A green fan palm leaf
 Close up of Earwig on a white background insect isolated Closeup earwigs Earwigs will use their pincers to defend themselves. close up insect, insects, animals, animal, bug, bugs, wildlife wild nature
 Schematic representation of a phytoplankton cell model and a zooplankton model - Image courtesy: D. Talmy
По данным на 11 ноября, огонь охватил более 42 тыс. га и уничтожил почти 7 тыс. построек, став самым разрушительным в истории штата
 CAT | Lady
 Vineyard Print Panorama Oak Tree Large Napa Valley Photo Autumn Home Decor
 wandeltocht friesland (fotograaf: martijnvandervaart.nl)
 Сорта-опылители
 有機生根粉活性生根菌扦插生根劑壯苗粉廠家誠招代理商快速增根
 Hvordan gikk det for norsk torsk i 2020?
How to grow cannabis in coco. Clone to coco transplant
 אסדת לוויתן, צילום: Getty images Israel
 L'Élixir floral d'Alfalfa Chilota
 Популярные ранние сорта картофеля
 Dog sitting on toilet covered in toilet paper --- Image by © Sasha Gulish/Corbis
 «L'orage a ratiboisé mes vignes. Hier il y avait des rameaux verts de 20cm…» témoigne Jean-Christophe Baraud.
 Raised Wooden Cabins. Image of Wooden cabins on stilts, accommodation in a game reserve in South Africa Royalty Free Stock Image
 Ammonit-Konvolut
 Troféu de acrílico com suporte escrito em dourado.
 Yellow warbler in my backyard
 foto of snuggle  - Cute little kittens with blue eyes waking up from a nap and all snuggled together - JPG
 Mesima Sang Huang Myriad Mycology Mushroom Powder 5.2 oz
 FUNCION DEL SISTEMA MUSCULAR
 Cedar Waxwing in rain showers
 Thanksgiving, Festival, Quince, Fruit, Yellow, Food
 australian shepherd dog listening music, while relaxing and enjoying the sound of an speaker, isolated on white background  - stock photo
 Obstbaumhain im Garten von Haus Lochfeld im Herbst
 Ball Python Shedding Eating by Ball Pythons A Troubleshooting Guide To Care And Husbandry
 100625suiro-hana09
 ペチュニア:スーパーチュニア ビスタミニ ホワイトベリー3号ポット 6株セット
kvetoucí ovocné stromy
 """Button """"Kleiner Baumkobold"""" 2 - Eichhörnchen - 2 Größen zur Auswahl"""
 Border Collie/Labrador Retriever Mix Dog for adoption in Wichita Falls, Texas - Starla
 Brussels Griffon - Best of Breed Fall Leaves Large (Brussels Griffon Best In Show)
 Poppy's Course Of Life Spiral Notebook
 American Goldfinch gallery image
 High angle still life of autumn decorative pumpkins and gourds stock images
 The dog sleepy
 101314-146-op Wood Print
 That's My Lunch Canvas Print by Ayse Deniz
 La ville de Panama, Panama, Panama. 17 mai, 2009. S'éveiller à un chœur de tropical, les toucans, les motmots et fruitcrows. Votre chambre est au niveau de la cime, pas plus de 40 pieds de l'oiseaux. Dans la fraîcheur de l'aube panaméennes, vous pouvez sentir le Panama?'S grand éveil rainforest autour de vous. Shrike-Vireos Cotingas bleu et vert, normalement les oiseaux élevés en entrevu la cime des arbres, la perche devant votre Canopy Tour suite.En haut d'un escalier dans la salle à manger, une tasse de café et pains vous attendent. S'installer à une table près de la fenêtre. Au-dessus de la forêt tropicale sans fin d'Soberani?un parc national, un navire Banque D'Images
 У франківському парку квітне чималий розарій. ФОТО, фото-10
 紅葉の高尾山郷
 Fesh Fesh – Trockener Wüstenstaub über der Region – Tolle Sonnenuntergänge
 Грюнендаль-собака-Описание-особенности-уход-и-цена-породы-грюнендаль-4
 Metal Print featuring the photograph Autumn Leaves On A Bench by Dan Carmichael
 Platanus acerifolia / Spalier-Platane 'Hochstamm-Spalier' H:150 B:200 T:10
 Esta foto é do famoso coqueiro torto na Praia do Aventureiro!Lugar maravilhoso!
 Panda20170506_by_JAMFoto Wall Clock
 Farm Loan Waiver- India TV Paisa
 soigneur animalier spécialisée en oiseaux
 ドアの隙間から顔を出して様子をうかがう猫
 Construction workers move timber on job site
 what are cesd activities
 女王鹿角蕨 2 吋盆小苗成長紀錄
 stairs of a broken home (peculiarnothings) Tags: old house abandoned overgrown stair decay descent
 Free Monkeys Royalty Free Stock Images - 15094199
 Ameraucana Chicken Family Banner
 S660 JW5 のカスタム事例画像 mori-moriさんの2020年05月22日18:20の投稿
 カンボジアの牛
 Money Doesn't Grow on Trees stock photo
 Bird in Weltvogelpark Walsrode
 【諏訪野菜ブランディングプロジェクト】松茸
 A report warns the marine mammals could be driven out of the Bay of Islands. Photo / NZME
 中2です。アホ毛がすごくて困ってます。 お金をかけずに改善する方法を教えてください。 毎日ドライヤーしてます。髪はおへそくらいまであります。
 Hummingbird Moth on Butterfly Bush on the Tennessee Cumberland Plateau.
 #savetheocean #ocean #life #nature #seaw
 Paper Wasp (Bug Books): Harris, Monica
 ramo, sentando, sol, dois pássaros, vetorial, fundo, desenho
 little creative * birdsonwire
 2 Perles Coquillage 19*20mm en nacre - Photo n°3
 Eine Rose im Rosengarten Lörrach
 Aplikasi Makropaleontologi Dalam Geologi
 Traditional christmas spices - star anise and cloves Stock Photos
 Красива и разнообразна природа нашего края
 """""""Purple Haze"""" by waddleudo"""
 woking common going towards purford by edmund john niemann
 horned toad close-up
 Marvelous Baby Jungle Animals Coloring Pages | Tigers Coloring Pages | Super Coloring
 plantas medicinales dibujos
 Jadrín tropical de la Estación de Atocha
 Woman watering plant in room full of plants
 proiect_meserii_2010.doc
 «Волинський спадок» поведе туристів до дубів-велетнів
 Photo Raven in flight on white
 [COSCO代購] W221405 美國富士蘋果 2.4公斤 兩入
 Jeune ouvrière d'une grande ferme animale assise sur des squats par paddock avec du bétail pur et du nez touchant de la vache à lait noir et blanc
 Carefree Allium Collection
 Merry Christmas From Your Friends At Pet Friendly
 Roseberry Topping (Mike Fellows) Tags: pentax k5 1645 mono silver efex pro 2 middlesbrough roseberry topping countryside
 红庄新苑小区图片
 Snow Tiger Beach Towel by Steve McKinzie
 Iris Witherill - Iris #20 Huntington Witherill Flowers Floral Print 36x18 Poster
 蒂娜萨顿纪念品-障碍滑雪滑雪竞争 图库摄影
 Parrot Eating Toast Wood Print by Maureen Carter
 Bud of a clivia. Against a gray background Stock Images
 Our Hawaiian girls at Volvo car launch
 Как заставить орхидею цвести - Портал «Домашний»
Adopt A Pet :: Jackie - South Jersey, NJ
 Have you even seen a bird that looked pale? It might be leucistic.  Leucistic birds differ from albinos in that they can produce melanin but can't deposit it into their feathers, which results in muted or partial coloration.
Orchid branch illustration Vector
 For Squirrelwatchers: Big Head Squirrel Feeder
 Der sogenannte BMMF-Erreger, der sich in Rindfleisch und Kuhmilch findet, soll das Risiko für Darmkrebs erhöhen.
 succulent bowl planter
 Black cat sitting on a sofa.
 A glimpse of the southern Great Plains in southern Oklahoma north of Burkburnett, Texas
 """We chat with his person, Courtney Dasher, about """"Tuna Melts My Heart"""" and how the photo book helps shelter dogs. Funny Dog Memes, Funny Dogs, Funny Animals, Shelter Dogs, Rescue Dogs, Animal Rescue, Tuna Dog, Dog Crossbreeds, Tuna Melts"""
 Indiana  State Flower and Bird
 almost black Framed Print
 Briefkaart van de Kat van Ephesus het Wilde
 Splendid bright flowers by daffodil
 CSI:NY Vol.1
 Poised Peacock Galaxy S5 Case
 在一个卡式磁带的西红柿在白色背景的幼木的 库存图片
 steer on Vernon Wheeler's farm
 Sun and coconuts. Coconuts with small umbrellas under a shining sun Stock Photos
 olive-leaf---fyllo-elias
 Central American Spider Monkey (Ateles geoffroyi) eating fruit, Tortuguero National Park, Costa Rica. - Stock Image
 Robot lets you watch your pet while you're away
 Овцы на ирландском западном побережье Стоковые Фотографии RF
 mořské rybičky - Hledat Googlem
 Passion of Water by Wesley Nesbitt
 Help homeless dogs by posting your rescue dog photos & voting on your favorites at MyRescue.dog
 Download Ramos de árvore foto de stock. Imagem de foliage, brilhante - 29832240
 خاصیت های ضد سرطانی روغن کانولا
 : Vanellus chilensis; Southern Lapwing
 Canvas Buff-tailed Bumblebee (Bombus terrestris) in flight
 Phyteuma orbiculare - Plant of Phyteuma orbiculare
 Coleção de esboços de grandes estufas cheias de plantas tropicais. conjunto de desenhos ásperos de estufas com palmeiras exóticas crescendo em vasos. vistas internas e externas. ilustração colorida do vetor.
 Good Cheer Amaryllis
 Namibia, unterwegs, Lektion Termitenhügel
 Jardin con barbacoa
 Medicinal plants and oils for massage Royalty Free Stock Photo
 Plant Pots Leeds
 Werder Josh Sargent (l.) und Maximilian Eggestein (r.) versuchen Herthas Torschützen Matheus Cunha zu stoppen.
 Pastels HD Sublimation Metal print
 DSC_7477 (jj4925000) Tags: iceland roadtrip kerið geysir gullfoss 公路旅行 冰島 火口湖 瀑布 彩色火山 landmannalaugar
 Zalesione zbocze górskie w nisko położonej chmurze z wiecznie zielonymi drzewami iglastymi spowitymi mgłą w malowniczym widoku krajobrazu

-*-*-

Exercise description: From the entries, copy every line in which the word "isolated" occurs.

Response area:
 Close up of Earwig on a white background insect isolated Closeup earwigs Earwigs will use their pincers to defend themselves. close up insect, insects, animals, animal, bug, bugs, wildlife wild nature
 australian shepherd dog listening music, while relaxing and enjoying the sound of an speaker, isolated on white background  - stock photo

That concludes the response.